キョロキョロと様子を伺っていたが、やがてお目当ての人物を見つけて室内に走りこんだ。
「おにーちゃん!!」
「あれ、菜乃? なんで中等部に?」
秕の妹の柚木菜乃だった。ショートカットの髪を左右で小さく結っており、元気そのものといった感じの少女だ。
彼らの通う国立浦上学園初等中等部は、名前の通り初等部と中等部が同じ敷地内に併設されていて、行き来は非常に簡単だった。彼女は初等部の5年生である。
「知ってる? この間ニュースで言ってた、木星の近くでアメリカ宇宙軍が事故を起こしたってやつ……。本当は事故じゃないんだって。実は、悪い『うちゅうじん』に全滅させられたっていう話だよ」
「『うちゅうじん』って……。
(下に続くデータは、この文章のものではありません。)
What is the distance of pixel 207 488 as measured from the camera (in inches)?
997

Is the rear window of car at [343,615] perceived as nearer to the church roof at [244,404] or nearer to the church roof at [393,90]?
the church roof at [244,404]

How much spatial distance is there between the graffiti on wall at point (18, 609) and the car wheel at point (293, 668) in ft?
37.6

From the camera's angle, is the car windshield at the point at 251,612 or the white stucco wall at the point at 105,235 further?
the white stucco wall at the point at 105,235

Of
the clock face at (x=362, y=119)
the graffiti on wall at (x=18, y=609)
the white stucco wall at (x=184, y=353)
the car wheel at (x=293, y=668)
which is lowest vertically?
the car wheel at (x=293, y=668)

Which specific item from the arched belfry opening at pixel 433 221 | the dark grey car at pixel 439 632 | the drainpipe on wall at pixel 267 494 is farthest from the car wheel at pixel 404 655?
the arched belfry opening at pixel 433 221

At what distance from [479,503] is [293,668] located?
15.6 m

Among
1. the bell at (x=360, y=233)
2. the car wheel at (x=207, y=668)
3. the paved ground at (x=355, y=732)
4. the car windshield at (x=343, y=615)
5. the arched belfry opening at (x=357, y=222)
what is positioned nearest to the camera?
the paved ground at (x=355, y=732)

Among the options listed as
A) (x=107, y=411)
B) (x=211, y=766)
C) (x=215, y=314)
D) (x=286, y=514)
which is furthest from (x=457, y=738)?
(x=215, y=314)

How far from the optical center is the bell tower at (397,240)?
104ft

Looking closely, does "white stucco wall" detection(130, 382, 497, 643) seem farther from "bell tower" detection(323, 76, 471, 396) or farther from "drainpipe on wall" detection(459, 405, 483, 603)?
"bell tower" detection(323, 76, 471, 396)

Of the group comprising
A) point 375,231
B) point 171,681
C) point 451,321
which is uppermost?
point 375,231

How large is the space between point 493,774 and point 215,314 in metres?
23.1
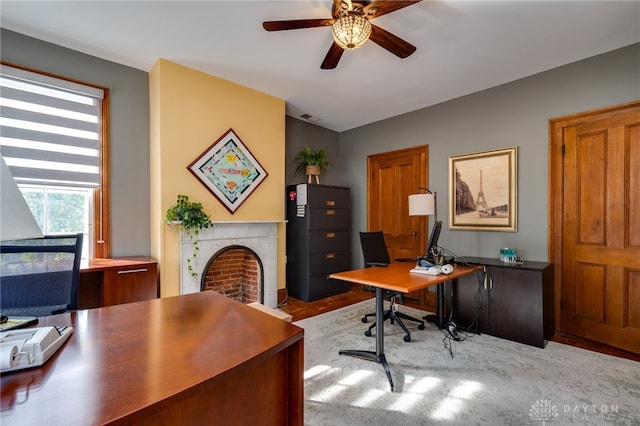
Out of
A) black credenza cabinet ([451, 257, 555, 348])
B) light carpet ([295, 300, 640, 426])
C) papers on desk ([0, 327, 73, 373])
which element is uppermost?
papers on desk ([0, 327, 73, 373])

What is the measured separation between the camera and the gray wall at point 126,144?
2873 millimetres

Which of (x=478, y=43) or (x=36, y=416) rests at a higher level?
(x=478, y=43)

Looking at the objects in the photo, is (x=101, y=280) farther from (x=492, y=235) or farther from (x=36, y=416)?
(x=492, y=235)

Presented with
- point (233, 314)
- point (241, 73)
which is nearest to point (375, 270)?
point (233, 314)

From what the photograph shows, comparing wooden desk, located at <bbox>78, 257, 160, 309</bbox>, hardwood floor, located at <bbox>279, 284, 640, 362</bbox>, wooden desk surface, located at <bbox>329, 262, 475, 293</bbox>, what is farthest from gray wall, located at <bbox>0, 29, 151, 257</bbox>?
wooden desk surface, located at <bbox>329, 262, 475, 293</bbox>

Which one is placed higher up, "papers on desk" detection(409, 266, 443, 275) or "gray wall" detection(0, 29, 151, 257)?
"gray wall" detection(0, 29, 151, 257)

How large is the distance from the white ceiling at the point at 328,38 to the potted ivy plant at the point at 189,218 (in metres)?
1.49

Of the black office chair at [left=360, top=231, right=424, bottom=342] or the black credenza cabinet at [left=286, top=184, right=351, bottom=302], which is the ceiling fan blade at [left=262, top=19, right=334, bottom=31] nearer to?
the black office chair at [left=360, top=231, right=424, bottom=342]

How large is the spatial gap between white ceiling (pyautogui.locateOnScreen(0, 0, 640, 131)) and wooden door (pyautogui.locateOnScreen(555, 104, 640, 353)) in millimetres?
811

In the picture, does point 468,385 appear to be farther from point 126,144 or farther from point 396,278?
point 126,144

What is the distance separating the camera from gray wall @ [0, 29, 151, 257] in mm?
2873

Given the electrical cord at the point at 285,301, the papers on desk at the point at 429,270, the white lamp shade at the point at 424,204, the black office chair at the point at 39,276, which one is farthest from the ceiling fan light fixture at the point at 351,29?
the electrical cord at the point at 285,301

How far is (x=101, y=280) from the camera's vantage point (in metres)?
2.60

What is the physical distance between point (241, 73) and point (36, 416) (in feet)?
10.8
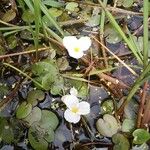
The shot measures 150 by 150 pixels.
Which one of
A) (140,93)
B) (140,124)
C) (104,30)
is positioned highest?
(104,30)

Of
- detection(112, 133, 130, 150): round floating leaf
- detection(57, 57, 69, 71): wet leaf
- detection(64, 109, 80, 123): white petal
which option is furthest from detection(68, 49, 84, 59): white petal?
detection(112, 133, 130, 150): round floating leaf

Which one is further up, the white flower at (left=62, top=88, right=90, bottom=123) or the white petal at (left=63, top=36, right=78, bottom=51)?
the white petal at (left=63, top=36, right=78, bottom=51)

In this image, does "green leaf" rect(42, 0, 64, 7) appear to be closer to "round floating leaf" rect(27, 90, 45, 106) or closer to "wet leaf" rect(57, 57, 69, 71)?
"wet leaf" rect(57, 57, 69, 71)

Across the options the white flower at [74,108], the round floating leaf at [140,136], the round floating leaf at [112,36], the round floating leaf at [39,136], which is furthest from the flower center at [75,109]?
the round floating leaf at [112,36]

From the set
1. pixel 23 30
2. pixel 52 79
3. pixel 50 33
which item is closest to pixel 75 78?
pixel 52 79

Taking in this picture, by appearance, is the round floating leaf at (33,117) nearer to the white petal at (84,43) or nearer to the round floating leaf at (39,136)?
the round floating leaf at (39,136)

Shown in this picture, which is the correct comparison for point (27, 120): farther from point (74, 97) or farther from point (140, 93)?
point (140, 93)
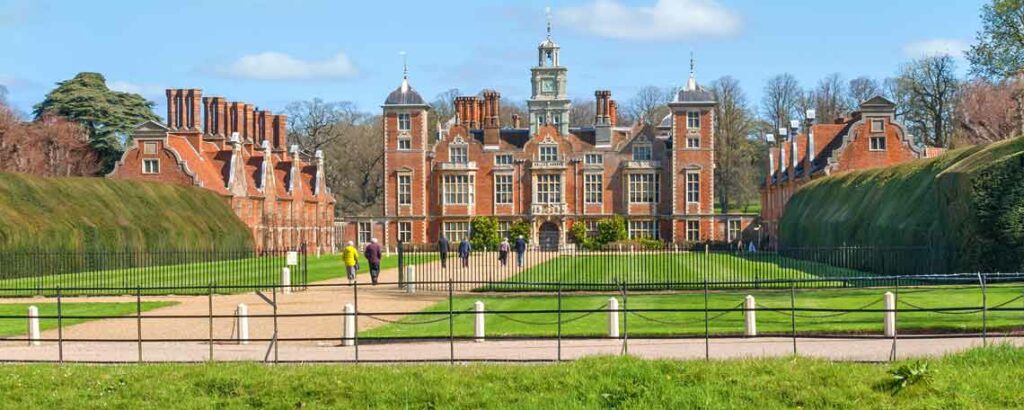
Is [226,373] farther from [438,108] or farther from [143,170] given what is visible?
[438,108]

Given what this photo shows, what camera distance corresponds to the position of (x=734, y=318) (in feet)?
76.9

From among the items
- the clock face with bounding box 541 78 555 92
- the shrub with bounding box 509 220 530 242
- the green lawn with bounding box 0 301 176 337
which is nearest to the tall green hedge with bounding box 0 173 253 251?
the green lawn with bounding box 0 301 176 337

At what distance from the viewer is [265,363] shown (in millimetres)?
17031

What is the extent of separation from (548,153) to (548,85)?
7.69 meters

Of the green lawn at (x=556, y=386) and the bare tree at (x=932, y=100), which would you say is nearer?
the green lawn at (x=556, y=386)

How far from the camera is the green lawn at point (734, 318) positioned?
69.3ft

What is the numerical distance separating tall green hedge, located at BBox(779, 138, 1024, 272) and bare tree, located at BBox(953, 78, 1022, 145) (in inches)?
998

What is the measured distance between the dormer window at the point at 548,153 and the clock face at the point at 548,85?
23.1ft

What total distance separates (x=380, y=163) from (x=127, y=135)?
23.8 metres

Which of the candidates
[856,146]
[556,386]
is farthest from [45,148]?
[556,386]

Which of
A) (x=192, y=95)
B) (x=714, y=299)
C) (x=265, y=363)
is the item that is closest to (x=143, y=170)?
(x=192, y=95)

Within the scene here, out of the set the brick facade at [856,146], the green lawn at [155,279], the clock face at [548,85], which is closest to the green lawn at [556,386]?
the green lawn at [155,279]

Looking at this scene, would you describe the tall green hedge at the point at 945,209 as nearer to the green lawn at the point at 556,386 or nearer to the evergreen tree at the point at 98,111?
the green lawn at the point at 556,386

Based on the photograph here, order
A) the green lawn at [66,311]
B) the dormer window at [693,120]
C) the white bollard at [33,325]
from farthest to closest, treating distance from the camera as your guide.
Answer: the dormer window at [693,120] → the green lawn at [66,311] → the white bollard at [33,325]
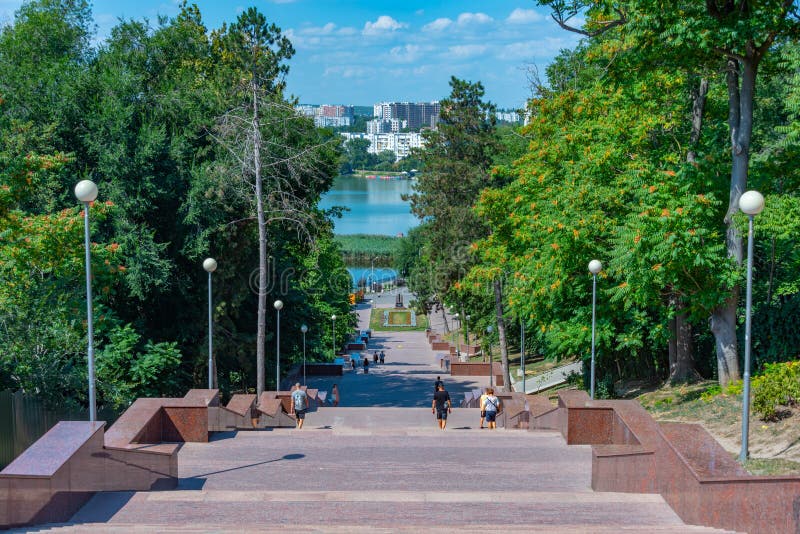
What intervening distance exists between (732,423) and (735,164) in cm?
595

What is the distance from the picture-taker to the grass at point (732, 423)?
A: 10.9m

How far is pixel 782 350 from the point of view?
65.9ft

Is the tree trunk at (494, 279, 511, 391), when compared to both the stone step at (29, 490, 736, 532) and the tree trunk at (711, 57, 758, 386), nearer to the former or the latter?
the tree trunk at (711, 57, 758, 386)

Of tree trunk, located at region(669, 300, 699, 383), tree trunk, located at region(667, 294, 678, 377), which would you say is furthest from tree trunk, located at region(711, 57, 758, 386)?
tree trunk, located at region(667, 294, 678, 377)

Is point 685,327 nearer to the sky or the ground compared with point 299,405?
nearer to the sky

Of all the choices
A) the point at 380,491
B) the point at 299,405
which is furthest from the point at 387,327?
the point at 380,491

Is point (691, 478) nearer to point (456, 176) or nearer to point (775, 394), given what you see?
point (775, 394)

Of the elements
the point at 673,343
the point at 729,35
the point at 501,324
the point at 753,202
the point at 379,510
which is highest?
the point at 729,35

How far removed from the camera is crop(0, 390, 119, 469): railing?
15406 millimetres

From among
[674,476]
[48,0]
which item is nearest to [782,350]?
[674,476]

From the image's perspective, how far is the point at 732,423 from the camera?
14.7m

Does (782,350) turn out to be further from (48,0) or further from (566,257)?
(48,0)

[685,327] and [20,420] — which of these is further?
[685,327]

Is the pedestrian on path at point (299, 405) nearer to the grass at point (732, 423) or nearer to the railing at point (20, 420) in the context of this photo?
the railing at point (20, 420)
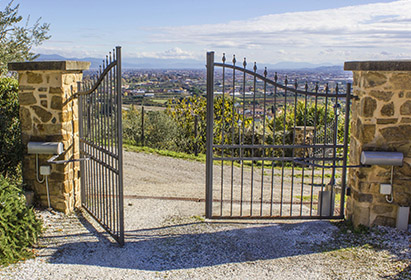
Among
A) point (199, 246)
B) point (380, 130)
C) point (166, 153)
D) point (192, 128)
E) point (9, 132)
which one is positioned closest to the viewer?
point (199, 246)

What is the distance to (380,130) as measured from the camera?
5.50 metres

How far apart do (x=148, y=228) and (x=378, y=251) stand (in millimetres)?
2979

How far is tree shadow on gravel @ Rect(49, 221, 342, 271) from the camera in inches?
191

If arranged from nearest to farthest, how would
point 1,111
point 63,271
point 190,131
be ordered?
point 63,271 → point 1,111 → point 190,131

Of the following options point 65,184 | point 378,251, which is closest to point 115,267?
point 65,184

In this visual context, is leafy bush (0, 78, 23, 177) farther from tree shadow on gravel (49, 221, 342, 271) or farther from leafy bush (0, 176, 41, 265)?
tree shadow on gravel (49, 221, 342, 271)

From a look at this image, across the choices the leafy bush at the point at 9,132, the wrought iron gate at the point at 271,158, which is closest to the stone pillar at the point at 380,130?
the wrought iron gate at the point at 271,158

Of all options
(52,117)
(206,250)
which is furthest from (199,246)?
(52,117)

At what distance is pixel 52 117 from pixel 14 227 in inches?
67.7

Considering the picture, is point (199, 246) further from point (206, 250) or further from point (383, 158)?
point (383, 158)

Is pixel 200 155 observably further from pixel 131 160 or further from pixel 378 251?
pixel 378 251

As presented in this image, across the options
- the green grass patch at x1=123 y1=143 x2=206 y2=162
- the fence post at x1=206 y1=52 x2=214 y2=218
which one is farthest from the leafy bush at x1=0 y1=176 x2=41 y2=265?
the green grass patch at x1=123 y1=143 x2=206 y2=162

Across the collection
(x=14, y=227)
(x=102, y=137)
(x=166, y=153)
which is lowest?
(x=166, y=153)

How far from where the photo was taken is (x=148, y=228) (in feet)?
19.3
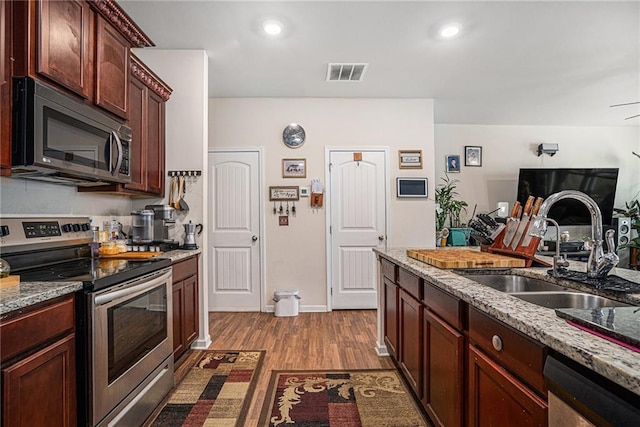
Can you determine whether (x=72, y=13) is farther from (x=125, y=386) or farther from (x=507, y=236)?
(x=507, y=236)

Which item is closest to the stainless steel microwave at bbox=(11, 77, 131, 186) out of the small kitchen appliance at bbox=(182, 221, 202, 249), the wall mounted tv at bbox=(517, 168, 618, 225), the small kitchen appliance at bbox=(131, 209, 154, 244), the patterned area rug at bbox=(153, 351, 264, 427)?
the small kitchen appliance at bbox=(131, 209, 154, 244)

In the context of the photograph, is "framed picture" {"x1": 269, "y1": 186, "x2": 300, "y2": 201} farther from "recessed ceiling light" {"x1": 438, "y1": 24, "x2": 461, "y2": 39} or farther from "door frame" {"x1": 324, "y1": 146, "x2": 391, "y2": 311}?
"recessed ceiling light" {"x1": 438, "y1": 24, "x2": 461, "y2": 39}

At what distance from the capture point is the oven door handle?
151 cm

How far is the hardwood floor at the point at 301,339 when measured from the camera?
265 centimetres

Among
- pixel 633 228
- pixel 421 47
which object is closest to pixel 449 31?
pixel 421 47

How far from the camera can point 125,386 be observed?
1688 mm

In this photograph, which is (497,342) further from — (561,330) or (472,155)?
(472,155)

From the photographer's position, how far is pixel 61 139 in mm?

そんなまたマンガみたいな。『反乱分子』の仕業だっていうのならまだわかるけど」
「ほんとだもん! 絶対うちゅうじんだもん!!」
「はいはい。わかったよ」
「もう! 信じてない!! それなら放課後つきあってよ。図書室の端末で情報収集するの」
「えー、やだよ」
「約束だよ、待ってるからね!!」
一方的に約束すると、菜乃はさっさと自分の教室に戻っていった。